HOW TO COMPLETE THIS TASK = Can you return, word for word, the part of the email thread on GCC's VFMA support starting with "On Tue, Oct 9, 2012 at 11:37" and going on through "b, float c)"?

TEXT EXCERPT =
Hi Mathew

On Tue, Oct 9, 2012 at 11:37 PM, Matthew Gretton-Dann <matthew.gretton-dann@linaro.org> wrote:
On 9 October 2012 14:44, Jubi Taneja <jubitaneja@gmail.com> wrote:
>
>
> On Tue, Oct 9, 2012 at 5:21 PM, Matthew Gretton-Dann
> <matthew.gretton-dann@linaro.org> wrote:
>>
>> >> /* arm-none-linux-gnueabi-gcc -mcpu=cortex-a15 -mfpu=vfpv4 -S -o-
>> >> /tmp/fma.c -mfloat-abi=hard -O2 */
>> >> float f(float a, float b, float c)
>> >> {
>> >>   return a * b + c;
>> >> }
>> >> /* end of tmp.c */
>> >>
>> >> (Note that -mfloat-abi=softfp will also work in this example.  Which
>> >> one you want to use depends on whether you have configured your system
>> >> for hard or soft-float ABIs).
>> >>
>> > I checked both with -mfpu=vfpv3 and -mfpu=vfpv4 and it generates the
>> > same
>> > assembly code. VMLA insn is emitted for both the cases. I was wondering
>> > if I
>> > can get any test case so that I may observe the difference in the two
>> > objdumps.
>>
>> Which compiler are you using?  VFMA support is only in trunk FSF GCC.
>> Linaro has not yet backported support to 4.7.
>
>
> I am using FSF GCC only.

What version of GCC (what does arm-none-linux-gneabi-gcc -v report?).

DATASET SECTION =
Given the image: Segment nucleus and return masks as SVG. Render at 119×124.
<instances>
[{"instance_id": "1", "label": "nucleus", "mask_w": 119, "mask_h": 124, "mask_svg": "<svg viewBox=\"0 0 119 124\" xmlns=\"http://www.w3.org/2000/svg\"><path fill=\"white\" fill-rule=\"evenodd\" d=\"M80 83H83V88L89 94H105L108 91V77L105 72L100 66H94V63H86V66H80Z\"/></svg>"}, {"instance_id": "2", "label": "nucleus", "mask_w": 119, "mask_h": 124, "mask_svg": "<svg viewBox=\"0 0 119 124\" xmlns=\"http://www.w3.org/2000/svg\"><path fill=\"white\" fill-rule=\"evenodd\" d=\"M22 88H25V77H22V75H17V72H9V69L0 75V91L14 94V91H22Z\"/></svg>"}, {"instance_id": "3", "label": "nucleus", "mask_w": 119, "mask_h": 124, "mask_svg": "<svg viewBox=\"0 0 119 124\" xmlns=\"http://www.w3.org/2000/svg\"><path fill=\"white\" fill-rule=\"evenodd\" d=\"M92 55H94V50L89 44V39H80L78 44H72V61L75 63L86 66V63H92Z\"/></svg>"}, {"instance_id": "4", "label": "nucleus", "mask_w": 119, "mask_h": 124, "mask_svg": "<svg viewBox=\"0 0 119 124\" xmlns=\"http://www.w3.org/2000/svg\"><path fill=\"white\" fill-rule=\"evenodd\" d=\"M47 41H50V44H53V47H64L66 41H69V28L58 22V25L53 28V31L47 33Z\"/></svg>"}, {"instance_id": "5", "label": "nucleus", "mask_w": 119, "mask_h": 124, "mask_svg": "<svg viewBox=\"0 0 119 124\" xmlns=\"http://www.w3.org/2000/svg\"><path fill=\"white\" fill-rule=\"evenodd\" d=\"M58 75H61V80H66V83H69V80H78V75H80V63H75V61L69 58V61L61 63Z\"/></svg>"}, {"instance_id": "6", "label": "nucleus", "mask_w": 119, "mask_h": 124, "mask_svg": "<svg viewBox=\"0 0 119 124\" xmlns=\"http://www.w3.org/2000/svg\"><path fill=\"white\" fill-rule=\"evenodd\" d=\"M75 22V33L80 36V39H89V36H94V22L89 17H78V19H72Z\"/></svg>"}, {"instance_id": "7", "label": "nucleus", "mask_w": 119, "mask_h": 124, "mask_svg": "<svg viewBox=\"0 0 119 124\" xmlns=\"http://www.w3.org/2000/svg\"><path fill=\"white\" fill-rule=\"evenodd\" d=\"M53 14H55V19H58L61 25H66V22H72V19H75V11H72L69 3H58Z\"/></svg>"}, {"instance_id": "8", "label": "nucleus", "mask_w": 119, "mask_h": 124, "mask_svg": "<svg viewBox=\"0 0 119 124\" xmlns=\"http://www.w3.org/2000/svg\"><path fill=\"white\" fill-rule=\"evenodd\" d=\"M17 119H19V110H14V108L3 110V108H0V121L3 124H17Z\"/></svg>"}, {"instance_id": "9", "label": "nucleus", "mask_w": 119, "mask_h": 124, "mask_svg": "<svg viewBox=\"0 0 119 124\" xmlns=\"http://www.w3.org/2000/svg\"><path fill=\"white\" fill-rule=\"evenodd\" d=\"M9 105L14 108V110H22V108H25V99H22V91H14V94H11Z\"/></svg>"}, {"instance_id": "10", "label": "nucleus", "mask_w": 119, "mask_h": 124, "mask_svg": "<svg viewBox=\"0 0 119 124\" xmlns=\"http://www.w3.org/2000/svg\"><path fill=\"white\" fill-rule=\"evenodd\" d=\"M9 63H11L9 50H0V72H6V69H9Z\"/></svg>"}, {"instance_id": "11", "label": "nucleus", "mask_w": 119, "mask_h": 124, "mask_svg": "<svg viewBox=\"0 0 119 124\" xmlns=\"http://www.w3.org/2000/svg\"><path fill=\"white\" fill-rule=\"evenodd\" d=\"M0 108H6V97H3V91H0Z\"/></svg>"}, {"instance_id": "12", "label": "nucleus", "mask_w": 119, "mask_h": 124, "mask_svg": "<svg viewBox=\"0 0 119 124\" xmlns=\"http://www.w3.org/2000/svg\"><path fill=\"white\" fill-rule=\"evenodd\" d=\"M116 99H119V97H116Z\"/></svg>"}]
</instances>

RESPONSE FOR THIS EXERCISE =
On Tue, Oct 9, 2012 at 11:37 PM, Matthew Gretton-Dann <matthew.gretton-dann@linaro.org> wrote:
On 9 October 2012 14:44, Jubi Taneja <jubitaneja@gmail.com> wrote:
>
>
> On Tue, Oct 9, 2012 at 5:21 PM, Matthew Gretton-Dann
> <matthew.gretton-dann@linaro.org> wrote:
>>
>> >> /* arm-none-linux-gnueabi-gcc -mcpu=cortex-a15 -mfpu=vfpv4 -S -o-
>> >> /tmp/fma.c -mfloat-abi=hard -O2 */
>> >> float f(float a, float b, float c)